"Cloud" infrastructure customers do still need to engineer availability

Today Amazon Web Services had another partial outage, impacting a number of their customer sites.  This has happened a few times and it is always met with declarations of the apocalypse by tech reporters.  I find that irresponsible and silly.  Overall AWS has a good availability record but any IT infrastructure can and will fail from time to time.  In the case of "cloud" providers like Amazon, these failures are amplified by the fact that they impact a significant number of independent companies relying on their services.

But that doesn't mean that companies shouldn't use cloud service providers.  It's still a fantastic value proposition, enabling small companies to compete with large incumbents without prohibitive capital requirements and larger companies to handle surge traffic without having to significantly overbuild their internal infrastructure.

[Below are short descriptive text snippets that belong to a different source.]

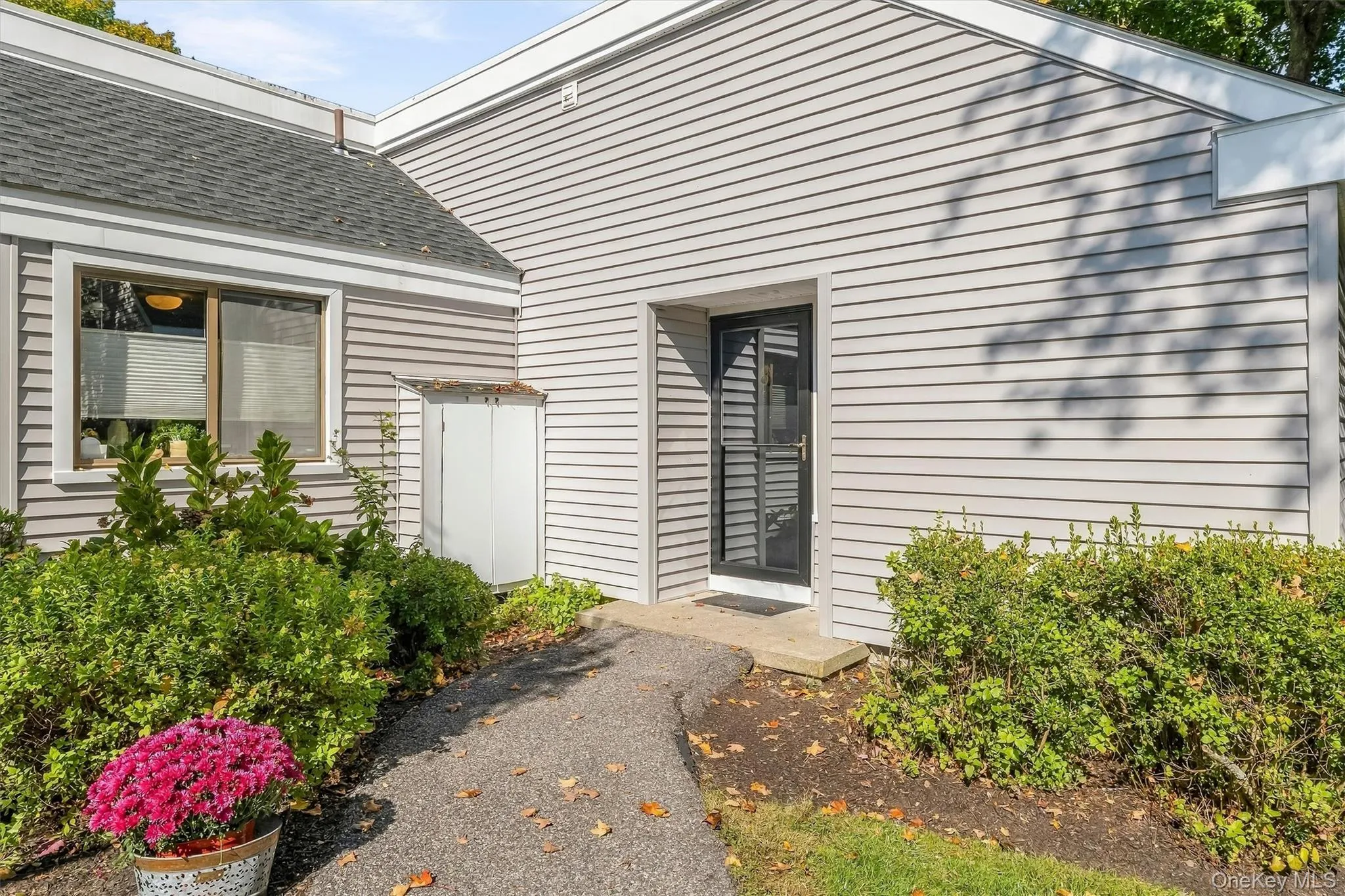 76 Heritage Hills, Somers, NY, 1 Bedroom Bedrooms, 3 Room Rooms,1 BathroomBathrooms,Residential Lease,For Rent,Heritage Hills,0,1059638 76 Heritage Hills, Somers, NY, 1 Bedroom Bedrooms, 3 Room Rooms,1 BathroomBathrooms,Residential Lease,For Rent,Heritage Hills,0,1059638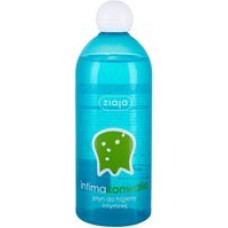 Ziaja Intimate Lily Of The Valley Cleanser Gel ( konvalinka ) - Intimate hygiene gel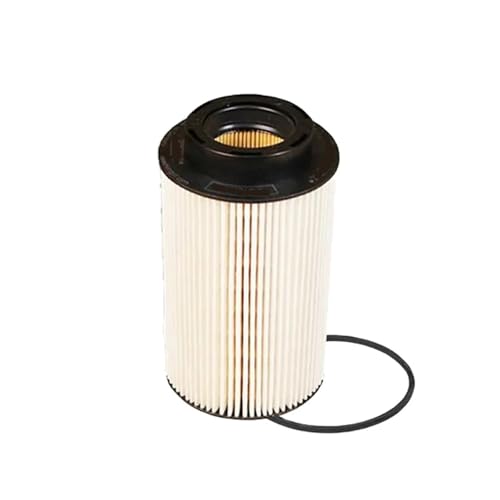 51125030061 51125030109 5021185603 Fuel filter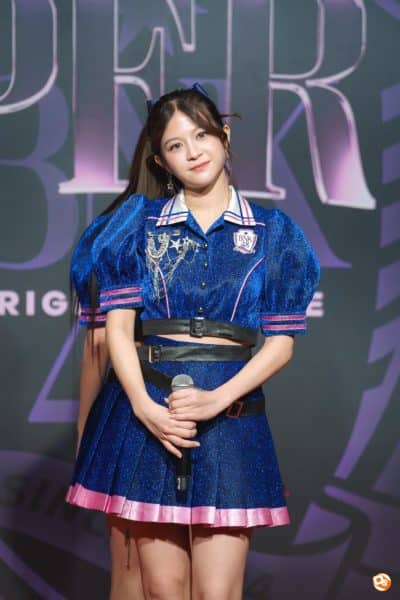 BNK48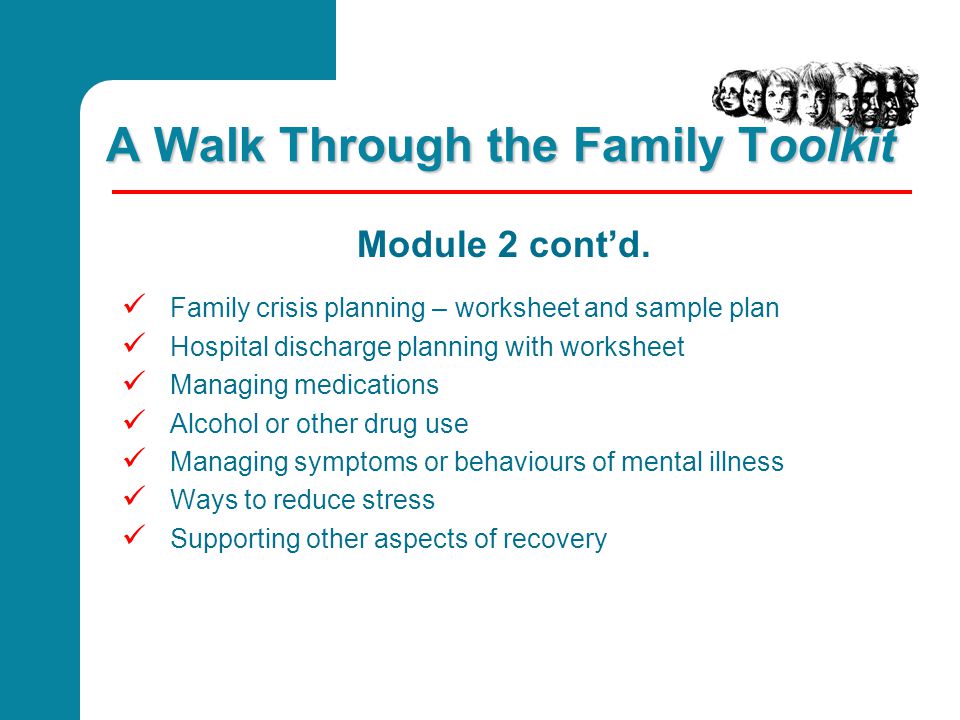 Triggers Worksheet Psychpoint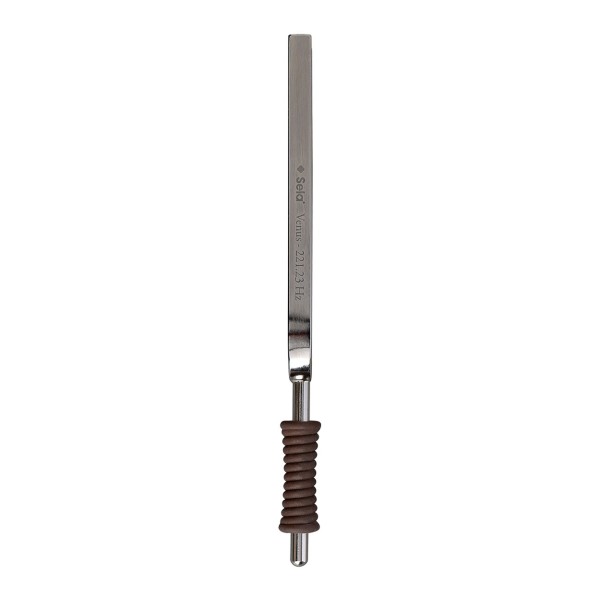 Sela Wellness Tuning Fork, Venus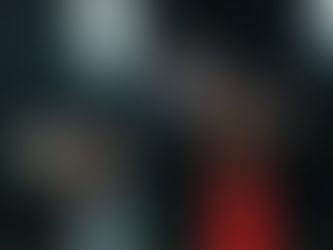 Discipline allocation confirmed for WDL 2026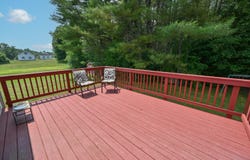 13 Evergreen Drive, Hampden, ME 04444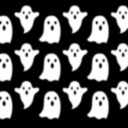 vodkachthonic avatar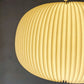 レクリント LE KLINT ラメラ ペンダント 1 LAMELLA PENDANT 1 ペンダントライト KP132 プリーツ デンマーク ★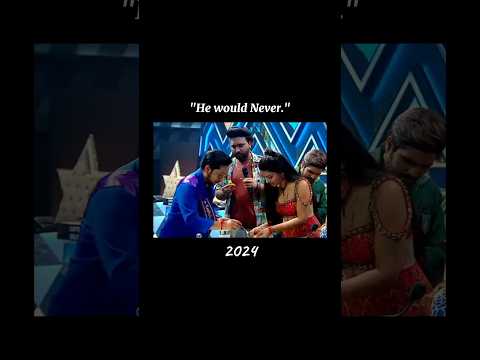 #Arudeep moment ❤ #love #music #arunitapawandeep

Still, whether you are relying on your own infrastructure or someone else's, you have to engineer for availability if that's important to your business.  AllThingsD has an article on the outage with the incendiary title, "Amazon's Cloud Is Down Again, Taking Heroku With It".  But that's factually incorrect.  Amazon's "cloud" was not down.  There was a partial outage with EBS and several other services within the Northern Virginia Availability Zone.  Sites that are using the affected services within that availability zone are indeed impacted by the outage.  But an Amazon quote from the AllThingsD article states:

2:20 PM PDT We’ve now restored performance for about half of the volumes that experienced issues. Instances that were attached to these recovered volumes are recovering. We’re continuing to work on restoring availability and performance for the volumes that are still degraded.

We also want to add some detail around what customers using ELB may have experienced. Customers with ELBs running in only the affected Availability Zone may be experiencing elevated error rates and customers may not be able to create new ELBs in the affected Availability Zone. For customers with multi-AZ ELBs, traffic was shifted away from the affected Availability Zone early in this event and they should not be seeing impact at this time.

If Heroku was impacted by this outage it's a function of availability choices they made.  I have no experience with or relationship to Heroku so I don't know if their engineering choices were made based on cost, engineering complexity, or other factors, but the bottom line is that they are apparently choosing to host their service within a single AWS Availability Zone.  That is not a solution for high availability and it's unfair to blame the service provider when that provider offers solutions to mitigate these types of single Avaiability Zone failures.

Just because you're using someone else's infrastructure does not mean you don't need to make engineering choices to see maximum availability and it's irresponsible reporting to place all of the blame on the cloud provider.